Deep Agents by LangChain: A Deep Dive, with a Production Customer Support Agent
Why Deep Agents exists, what it gives you out of the box, and a full support agent you could actually ship
If you have built an agent with the basic loop, you have probably hit the wall. It works on the demo, then a real task arrives that needs ten steps, three tool results too big for the context window, and one action you would never let it take without a human signing off. You end up rebuilding the same scaffolding every time: a planner, a way to offload big results, a way to delegate, an approval gate. Deep Agents is LangChain's answer to that. It bakes all of that scaffolding into the agent loop so you stop reinventing it.

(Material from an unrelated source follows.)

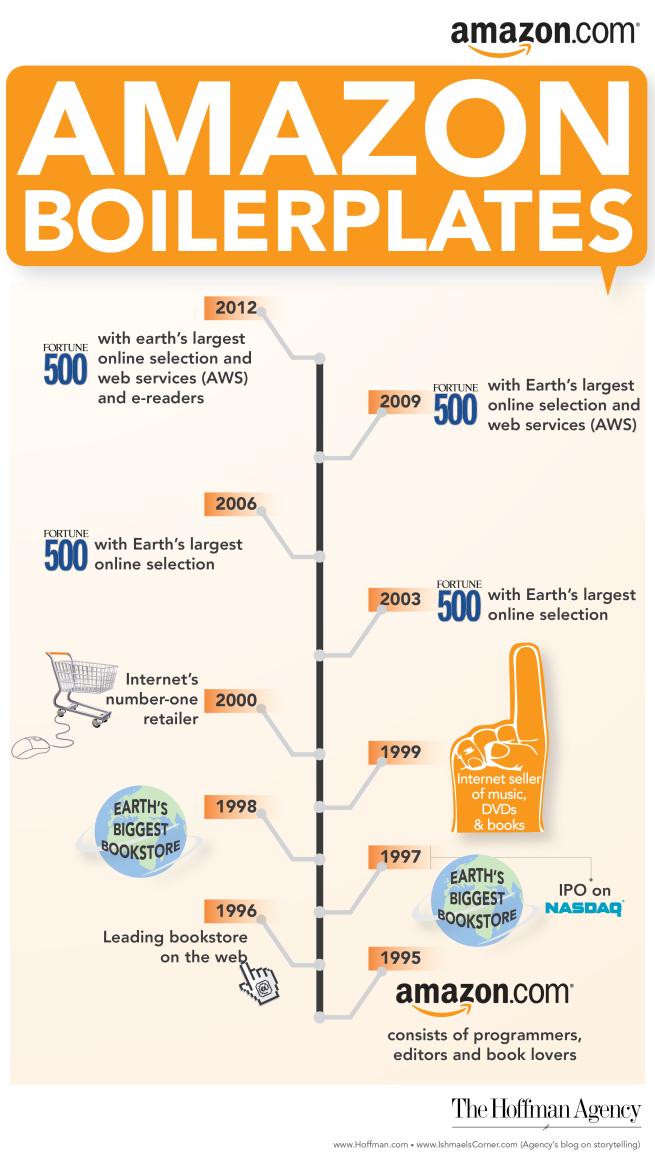Amazon brand evolution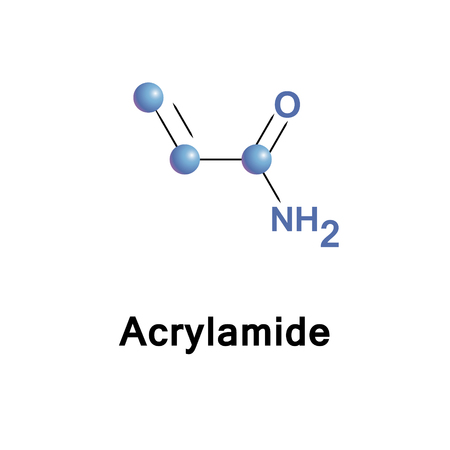 Acrylamide (prop-2-enamide or acrylic amide) is a chemical compound. It decomposes in the presence of acids, bases, oxidizing agents, iron, and iron salts.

This post is a proper deep dive. I will cover why Deep Agents exists, walk through every main feature, and then build a customer support agent with it that is close to something you could actually ship. If you have followed this series, you already know what an agent is, how to give it tools, and how to evaluate it. Deep Agents is where all of that comes together.
Why Deep Agents exists#
A plain agent is a model in a loop with tools. That is enough for simple jobs, and LangChain's create_agent gives it to you cleanly. The trouble starts on hard tasks. The agent has no memory of its plan, so it wanders. Tool results pile up until the context window is full of noise. Everything happens in one context, so a single long task drowns out everything else. And there is no natural place to pause for a human before a risky action.
The teams building the most capable agents, the deep research tools and the coding agents, all independently solved these same problems the same way: give the agent an explicit todo list, a scratchpad it can write to and read from, the ability to spin up focused sub-workers, and approval gates on the dangerous bits. Deep Agents is that proven pattern packaged up. LangChain calls it an "agent harness." It is the same core tool-calling loop, with the reliability scaffolding built in.
The mental model I find useful: create_agent is the engine, Deep Agents is the car built around it. Same engine, but now it has a steering wheel, brakes, and seatbelts.
The main features#
Here is what you get out of the box, and why each one matters.
Planning with a todo list. Deep agents ship with a built-in write_todos tool. The agent breaks a complex request into discrete steps, tracks progress, and adapts the plan as it learns. This is the difference between an agent that charges off in one direction and one that thinks before it acts and course-corrects.
A virtual filesystem for context. The agent can write to and read from files, which sounds mundane but is the key to long tasks. Instead of carrying a giant search result in the conversation, it writes the result to a file and keeps only a reference. The context stays lean, and the agent stays sharp across a long run. The filesystem is pluggable: in-memory state, local disk, or a custom backend.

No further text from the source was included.